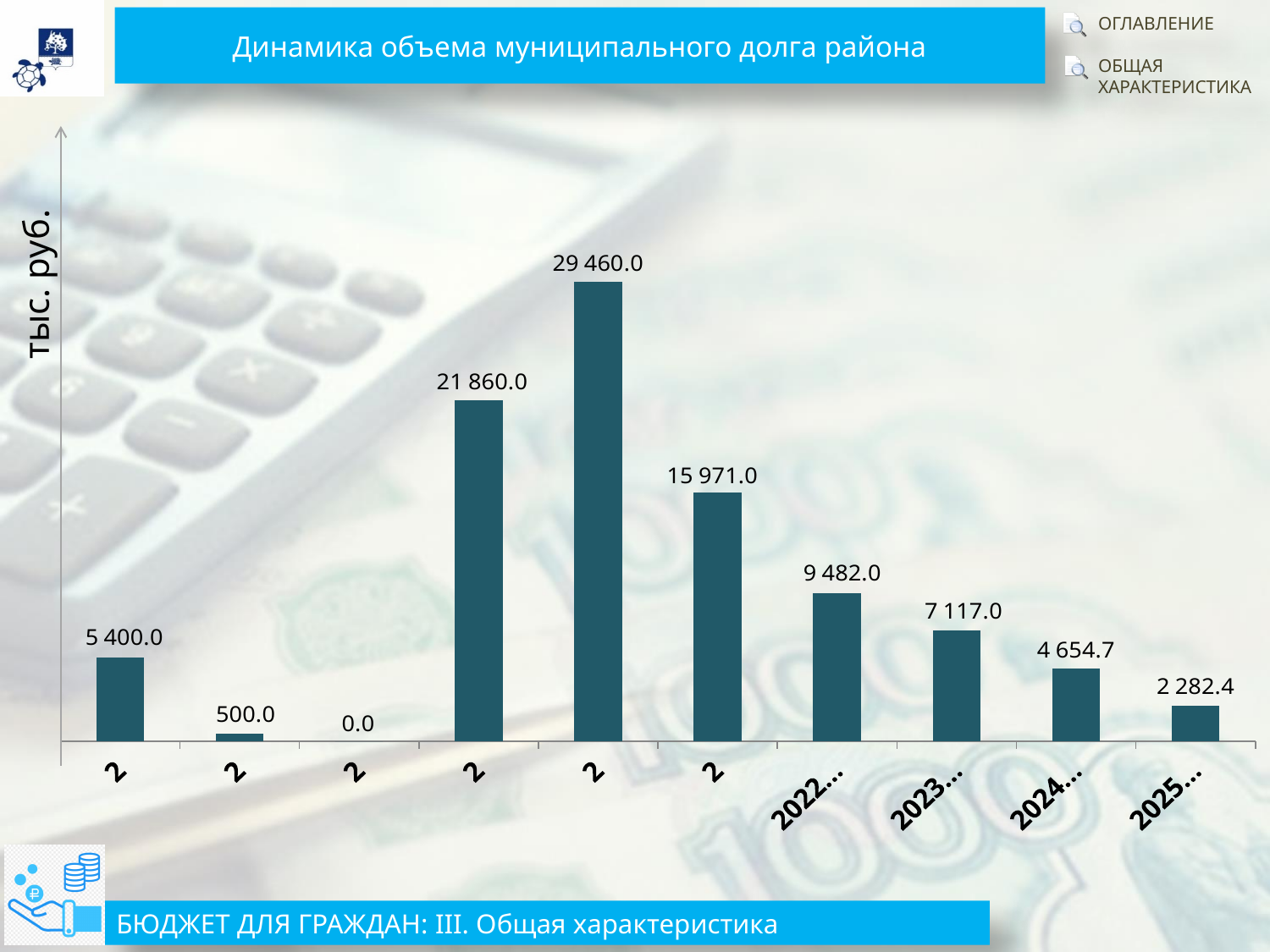
What is the value for the category labelled 2023...? 7 117.0 How many bars are plotted in the chart? 10 What is the lowest value shown in the chart? 0.0 What is the difference between the values for 2022... and 2023...? 2 365.0 Which is larger, the value for 2024... or the value for 2025...? 2024... Do the values rise or fall from the category 2022... to the category 2025...? fall What is the value for the category labelled 2022...? 9 482.0 What unit is shown on the vertical axis label of the chart? тыс. руб. What is the title of the chart? Динамика объема муниципального долга района What is the highest value shown in the chart? 29 460.0 What is the value for the category labelled 2025...? 2 282.4 What kind of chart is shown on the slide? bar chart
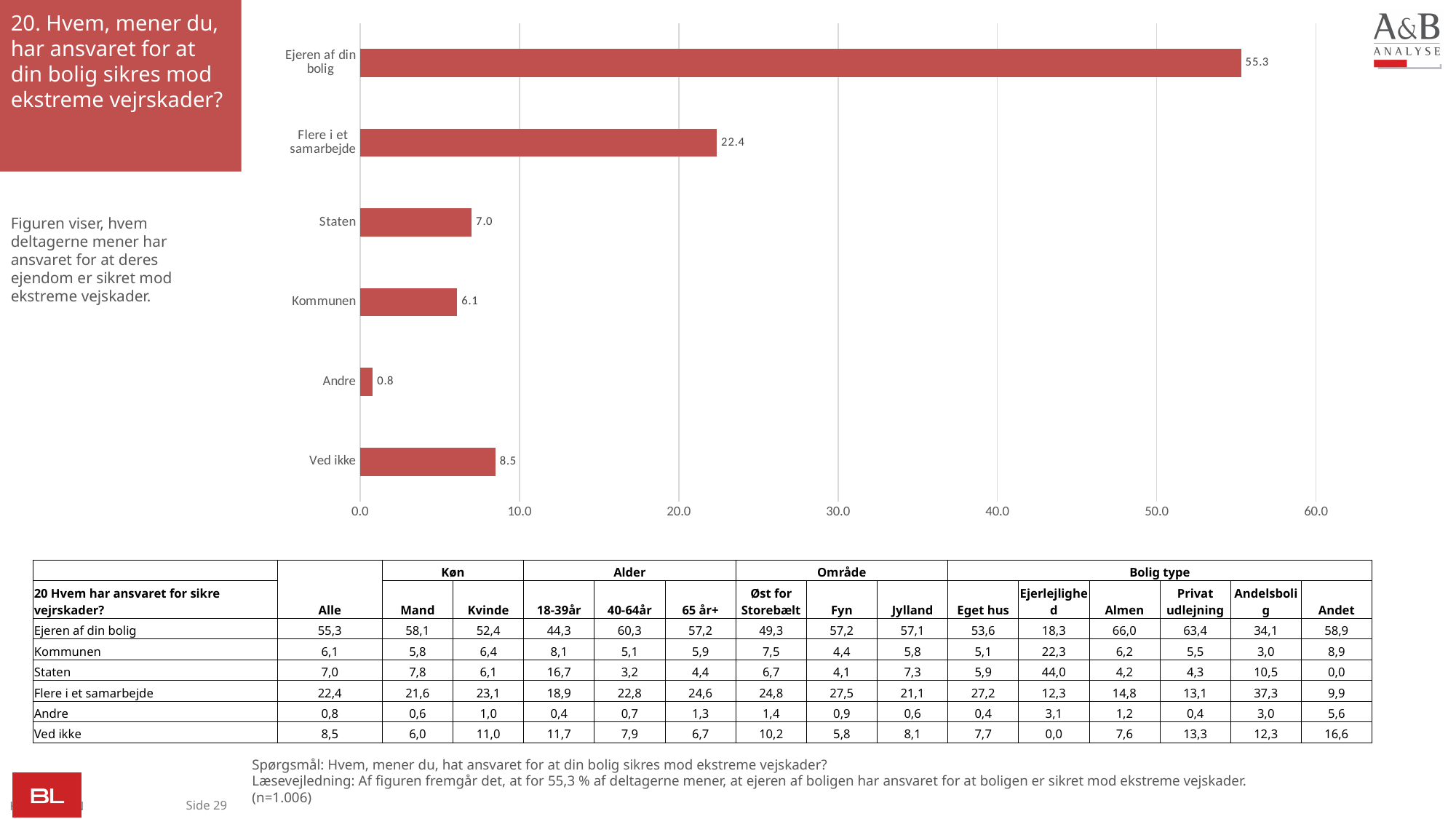
What value is shown for "Ved ikke"? 8.5 What kind of chart is shown on the slide? Bar chart What value is shown for "Kommunen"? 6.1 Which category has the lowest value? Andre Which is larger, the value for "Staten" or the value for "Kommunen"? Staten Is the value for "Flere i et samarbejde" greater or less than 20.0? greater What value is shown for "Ejeren af din bolig"? 55.3 How many categories are shown in the bar chart? 6 What value is shown for "Flere i et samarbejde"? 22.4 What is the difference between the values for "Ejeren af din bolig" and "Flere i et samarbejde"? 32.9 What is the highest value shown on the horizontal axis of the chart? 60.0 Which category has the highest value? Ejeren af din bolig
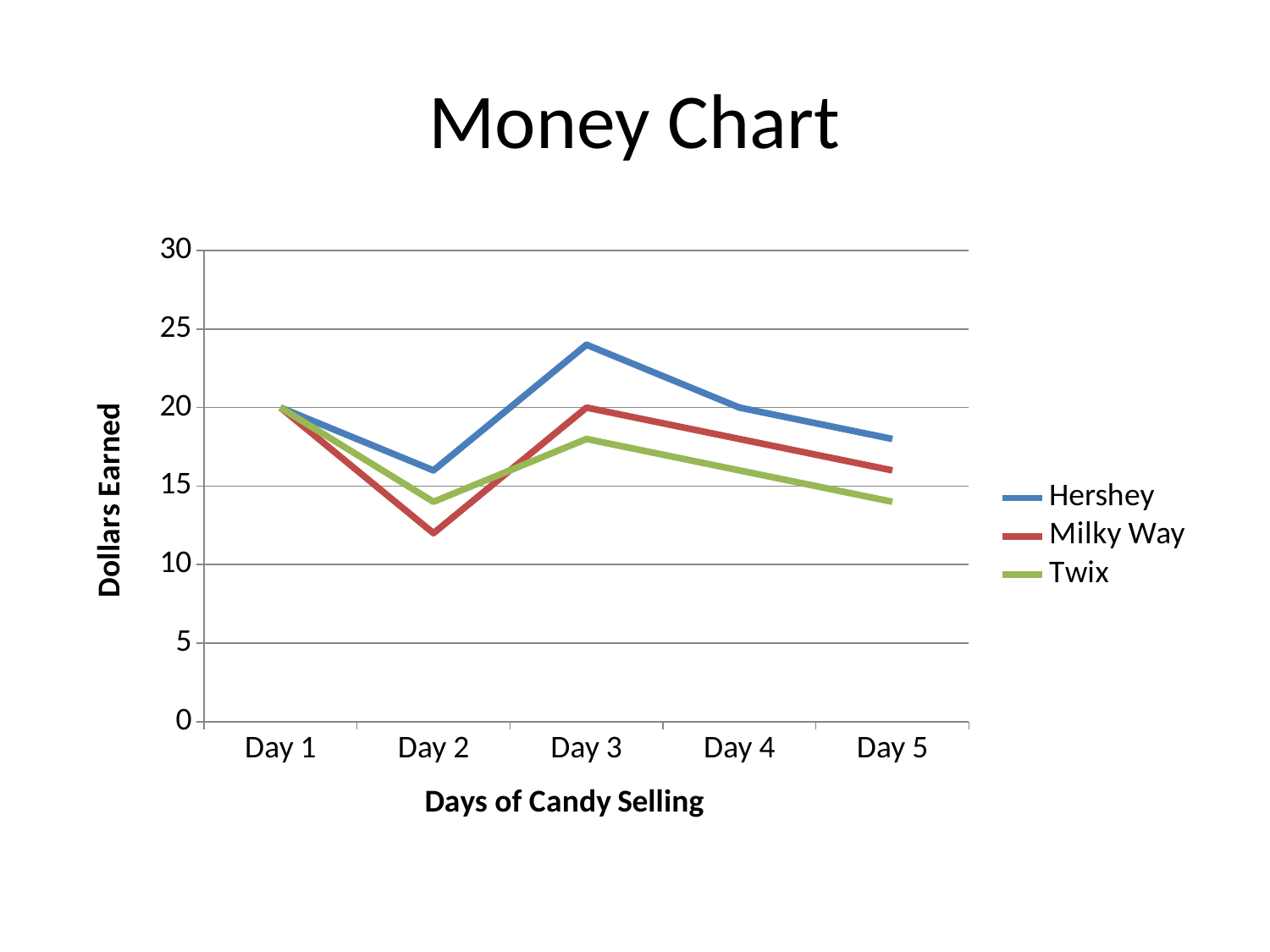
What is the value for Hershey on Day 1? 20 What is the value for Milky Way on Day 3? 20 What kind of chart is shown on the slide? line chart Is the value for Hershey on Day 3 greater or less than 20? greater What is the label of the y axis? Dollars Earned How many series does the legend list? 3 What is the value for Hershey on Day 4? 20 On Day 5, which is larger, the value for Hershey or the value for Twix? Hershey Is the value for Milky Way on Day 2 greater or less than 15? less Which series has the lowest value on Day 2? Milky Way Which series has the highest value on Day 3? Hershey How many days are plotted along the x axis? 5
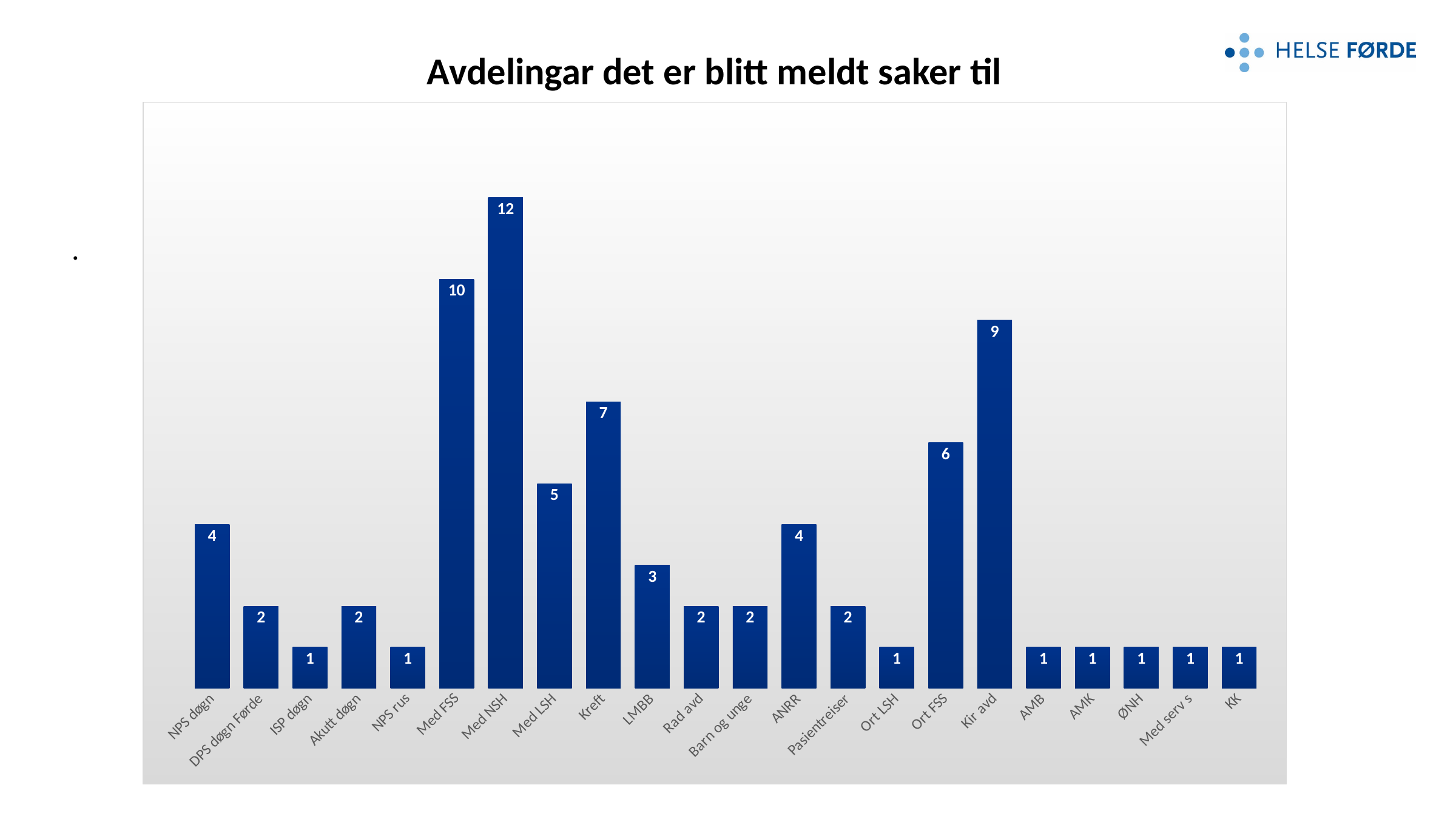
What is the value for Kreft? 7 How many categories are shown on the x axis? 22 What is the value for Kir avd? 9 What is the value for Med NSH? 12 What is the value for Ort FSS? 6 What is the title of the chart? Avdelingar det er blitt meldt saker til What is the difference between the values for Kir avd and Med LSH? 4 Which category has the highest value? Med NSH Which is larger, the value for Kreft or the value for Ort FSS? Kreft What is the difference between the values for Med NSH and Med FSS? 2 What kind of chart is shown on the slide? Bar chart Which is larger, the value for NPS døgn or the value for LMBB? NPS døgn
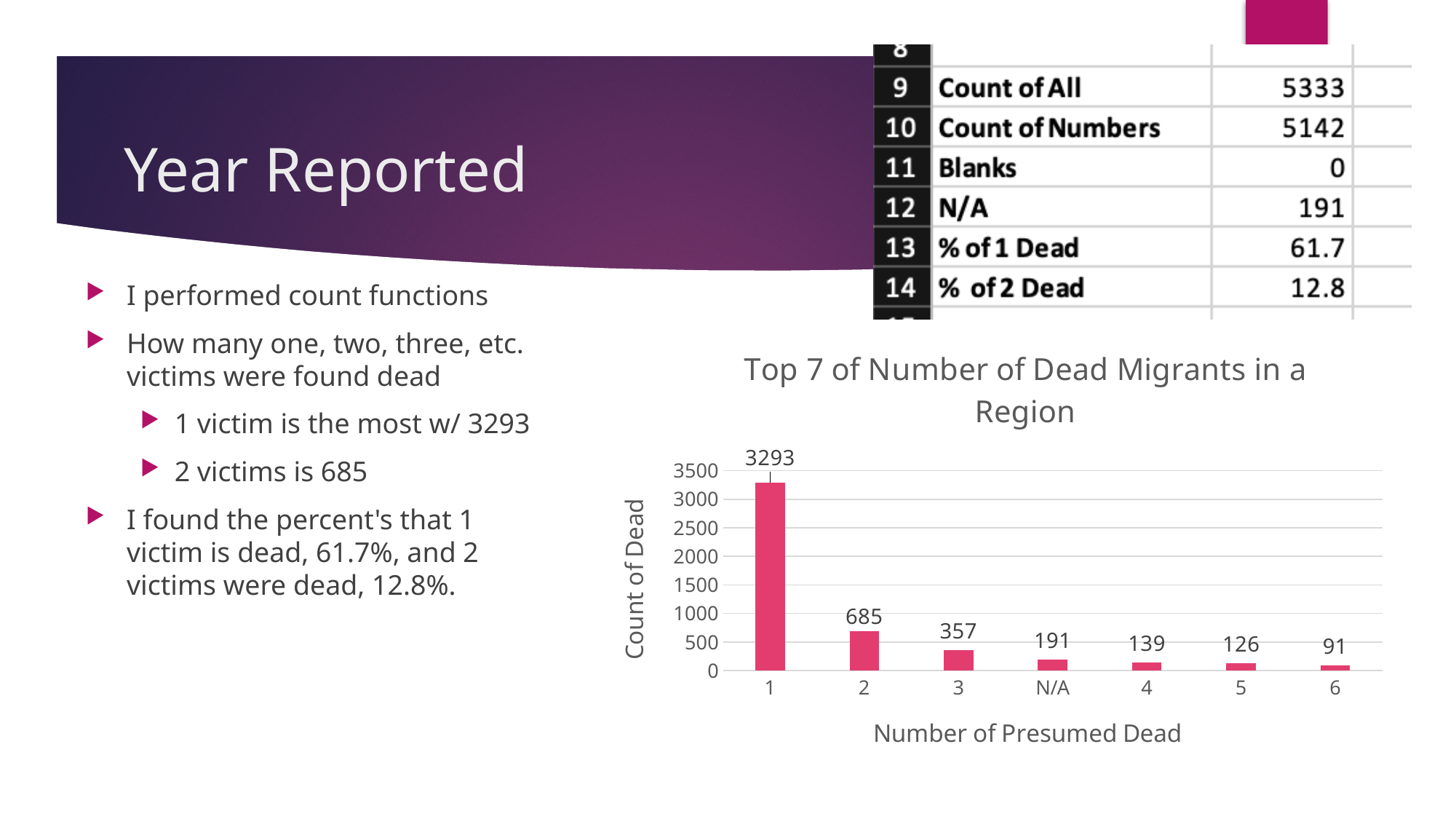
Which is larger, the count for 4 presumed dead or for 5 presumed dead? 4 What is the count of dead for 6 presumed dead? 91 Which category has the lowest count of dead? 6 What is the difference between the counts for 3 presumed dead and N/A? 166 How many categories are shown on the x axis of the chart? 7 What is the count of dead for the N/A category? 191 What is the difference between the counts for 1 and 2 presumed dead? 2608 Which category has the highest count of dead? 1 What kind of chart is shown on the slide? bar chart What is the count of dead for 1 presumed dead? 3293 What is the title of the chart? Top 7 of Number of Dead Migrants in a Region What is the label of the y axis of the chart? Count of Dead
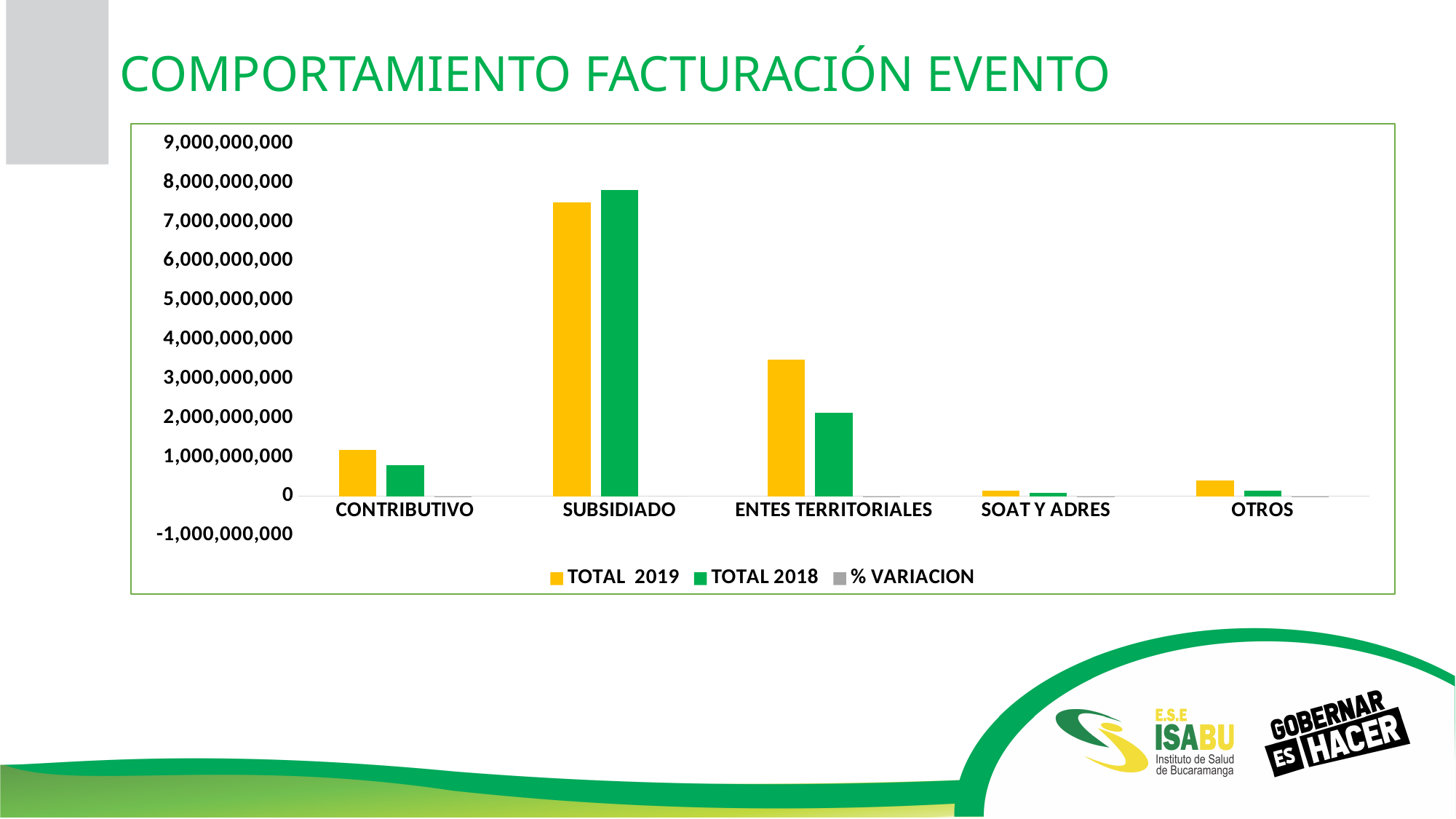
What type of chart is shown on the slide? Bar chart How many series does the chart's legend list? 3 Is the TOTAL 2018 value for CONTRIBUTIVO greater or less than 1,000,000,000? less Which category has the highest TOTAL 2019 value? SUBSIDIADO How many categories are shown on the x axis of the chart? 5 Is the TOTAL 2019 value for ENTES TERRITORIALES greater or less than 3,000,000,000? greater Which category has the highest TOTAL 2018 value? SUBSIDIADO For SUBSIDIADO, which is larger: TOTAL 2019 or TOTAL 2018? TOTAL 2018 Which category has the lowest TOTAL 2019 value? SOAT Y ADRES For ENTES TERRITORIALES, which is larger: TOTAL 2019 or TOTAL 2018? TOTAL 2019 Is the TOTAL 2019 value for SUBSIDIADO greater or less than 7,000,000,000? greater What is the title of the chart on the slide? COMPORTAMIENTO FACTURACIÓN EVENTO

# # # # # # #

Request
Please pull out every line of the data above that contains the word "list", treating uppercase and lowercase letters as different.

Answer box
What is the value for Hershey on Day 1? 20 What is the value for Milky Way on Day 3? 20 What kind of chart is shown on the slide? line chart Is the value for Hershey on Day 3 greater or less than 20? greater What is the label of the y axis? Dollars Earned How many series does the legend list? 3 What is the value for Hershey on Day 4? 20 On Day 5, which is larger, the value for Hershey or the value for Twix? Hershey Is the value for Milky Way on Day 2 greater or less than 15? less Which series has the lowest value on Day 2? Milky Way Which series has the highest value on Day 3? Hershey How many days are plotted along the x axis? 5
What type of chart is shown on the slide? Bar chart How many series does the chart's legend list? 3 Is the TOTAL 2018 value for CONTRIBUTIVO greater or less than 1,000,000,000? less Which category has the highest TOTAL 2019 value? SUBSIDIADO How many categories are shown on the x axis of the chart? 5 Is the TOTAL 2019 value for ENTES TERRITORIALES greater or less than 3,000,000,000? greater Which category has the highest TOTAL 2018 value? SUBSIDIADO For SUBSIDIADO, which is larger: TOTAL 2019 or TOTAL 2018? TOTAL 2018 Which category has the lowest TOTAL 2019 value? SOAT Y ADRES For ENTES TERRITORIALES, which is larger: TOTAL 2019 or TOTAL 2018? TOTAL 2019 Is the TOTAL 2019 value for SUBSIDIADO greater or less than 7,000,000,000? greater What is the title of the chart on the slide? COMPORTAMIENTO FACTURACIÓN EVENTO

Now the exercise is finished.